[Records from a dataset]
● ● ● ● ● ● ●
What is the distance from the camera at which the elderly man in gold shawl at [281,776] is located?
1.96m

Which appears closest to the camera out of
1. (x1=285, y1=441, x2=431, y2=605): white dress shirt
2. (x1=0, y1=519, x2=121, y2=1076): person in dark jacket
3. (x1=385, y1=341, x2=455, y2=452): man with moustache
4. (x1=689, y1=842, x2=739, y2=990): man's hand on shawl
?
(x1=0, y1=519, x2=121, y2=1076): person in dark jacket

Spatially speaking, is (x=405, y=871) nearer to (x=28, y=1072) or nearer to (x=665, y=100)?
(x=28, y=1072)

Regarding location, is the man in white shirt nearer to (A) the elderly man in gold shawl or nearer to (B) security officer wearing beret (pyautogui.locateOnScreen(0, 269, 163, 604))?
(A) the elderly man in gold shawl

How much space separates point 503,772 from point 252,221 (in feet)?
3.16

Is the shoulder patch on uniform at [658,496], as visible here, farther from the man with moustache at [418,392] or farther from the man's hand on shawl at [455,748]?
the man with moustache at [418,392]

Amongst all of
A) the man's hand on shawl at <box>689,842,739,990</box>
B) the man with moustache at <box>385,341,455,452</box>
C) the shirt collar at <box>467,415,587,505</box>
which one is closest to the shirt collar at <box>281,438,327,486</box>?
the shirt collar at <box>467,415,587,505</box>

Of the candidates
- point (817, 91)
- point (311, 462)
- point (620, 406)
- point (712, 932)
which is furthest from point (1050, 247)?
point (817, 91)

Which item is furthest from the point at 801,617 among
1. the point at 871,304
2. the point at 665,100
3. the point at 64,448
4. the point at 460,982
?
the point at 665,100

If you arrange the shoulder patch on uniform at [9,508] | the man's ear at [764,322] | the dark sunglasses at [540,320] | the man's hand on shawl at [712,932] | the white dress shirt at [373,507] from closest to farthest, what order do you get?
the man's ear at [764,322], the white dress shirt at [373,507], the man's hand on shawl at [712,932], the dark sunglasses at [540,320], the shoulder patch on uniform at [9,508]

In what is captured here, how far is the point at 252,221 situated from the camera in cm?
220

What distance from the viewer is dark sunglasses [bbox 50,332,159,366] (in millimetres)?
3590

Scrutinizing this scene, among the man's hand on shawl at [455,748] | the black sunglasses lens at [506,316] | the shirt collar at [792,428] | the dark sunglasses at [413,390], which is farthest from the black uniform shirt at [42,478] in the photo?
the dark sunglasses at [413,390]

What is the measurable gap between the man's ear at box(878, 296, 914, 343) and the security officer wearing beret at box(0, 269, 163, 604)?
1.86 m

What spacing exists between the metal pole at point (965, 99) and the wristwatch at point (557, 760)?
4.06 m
● ● ● ● ● ● ●
- **WHAT THE TASK ASKS**:
Copy out all of the lines above, word for word.

- **EXERCISE RESULT**:
What is the distance from the camera at which the elderly man in gold shawl at [281,776] is located?
1.96m

Which appears closest to the camera out of
1. (x1=285, y1=441, x2=431, y2=605): white dress shirt
2. (x1=0, y1=519, x2=121, y2=1076): person in dark jacket
3. (x1=385, y1=341, x2=455, y2=452): man with moustache
4. (x1=689, y1=842, x2=739, y2=990): man's hand on shawl
?
(x1=0, y1=519, x2=121, y2=1076): person in dark jacket

Spatially speaking, is (x=405, y=871) nearer to (x=28, y=1072) or nearer to (x=665, y=100)?
(x=28, y=1072)

Regarding location, is the man in white shirt nearer to (A) the elderly man in gold shawl or nearer to (B) security officer wearing beret (pyautogui.locateOnScreen(0, 269, 163, 604))?
(A) the elderly man in gold shawl

How much space separates point 503,772 from point 252,221 (in feet)?
3.16

Is the shoulder patch on uniform at [658,496], as visible here, farther from the man with moustache at [418,392] or farther from the man's hand on shawl at [455,748]?
the man with moustache at [418,392]

Amongst all of
A) the man's hand on shawl at <box>689,842,739,990</box>
B) the man with moustache at <box>385,341,455,452</box>
C) the shirt collar at <box>467,415,587,505</box>
which one is closest to the shirt collar at <box>281,438,327,486</box>?
the shirt collar at <box>467,415,587,505</box>

Of the candidates
- point (817, 91)
- point (311, 462)
- point (620, 406)
- point (712, 932)
which is furthest from point (1050, 247)?
point (817, 91)

Which item is furthest from the point at 801,617 among
1. the point at 871,304
2. the point at 665,100
3. the point at 64,448
4. the point at 460,982
?
the point at 665,100

If you arrange the shoulder patch on uniform at [9,508] | the man's ear at [764,322] | the dark sunglasses at [540,320] | the man's hand on shawl at [712,932] | the white dress shirt at [373,507] from closest to farthest, what order do you get?
the man's ear at [764,322], the white dress shirt at [373,507], the man's hand on shawl at [712,932], the dark sunglasses at [540,320], the shoulder patch on uniform at [9,508]

In what is captured here, how far is the point at 252,221 situated from the camera in cm?
220

What distance from the viewer is dark sunglasses [bbox 50,332,159,366] (in millimetres)?
3590

Scrutinizing this scene, among the man's hand on shawl at [455,748] | the black sunglasses lens at [506,316] | the shirt collar at [792,428] | the dark sunglasses at [413,390], which is farthest from the black uniform shirt at [42,478] in the photo?
the dark sunglasses at [413,390]

What is the measurable gap between the man's ear at box(878, 296, 914, 343) and the security officer wearing beret at box(0, 269, 163, 604)?
1.86 m

What spacing exists between the metal pole at point (965, 99) and the wristwatch at point (557, 760)?
4.06 m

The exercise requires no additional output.